Copy the data exactly from the line that contains "Weich überzogener Hund" through the line that contains "14k Gold Vermeil Tiny Anchor Necklace", keeping both end lines and leaving out everything else.

Data supplied:
'''

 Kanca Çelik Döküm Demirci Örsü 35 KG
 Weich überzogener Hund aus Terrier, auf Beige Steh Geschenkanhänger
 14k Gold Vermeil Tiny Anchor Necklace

'''
'''

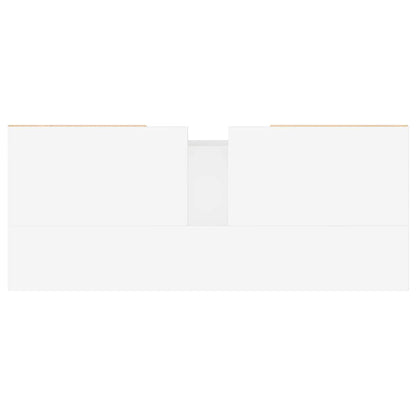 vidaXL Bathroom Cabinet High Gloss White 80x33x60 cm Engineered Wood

'''
'''

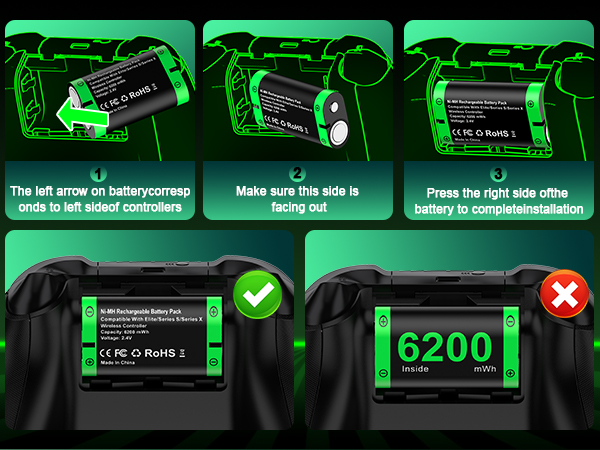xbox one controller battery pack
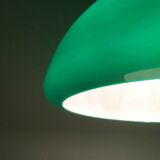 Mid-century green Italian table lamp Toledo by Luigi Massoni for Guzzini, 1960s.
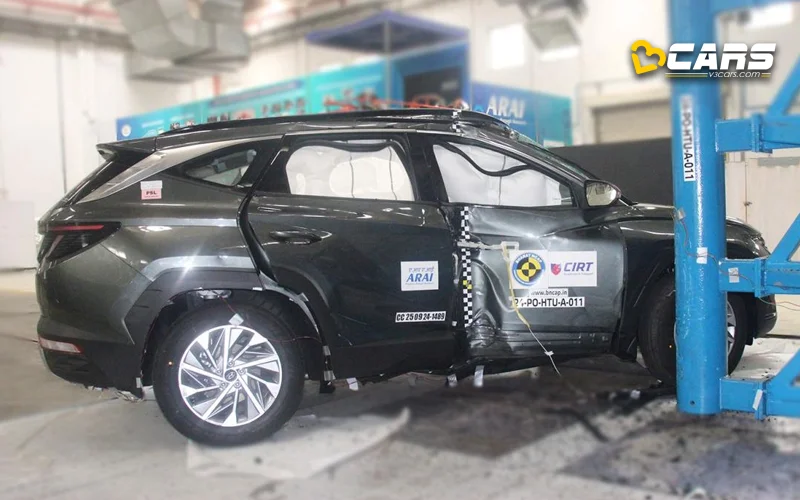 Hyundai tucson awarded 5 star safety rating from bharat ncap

'''

Exercise solution:
 Weich überzogener Hund aus Terrier, auf Beige Steh Geschenkanhänger
 14k Gold Vermeil Tiny Anchor Necklace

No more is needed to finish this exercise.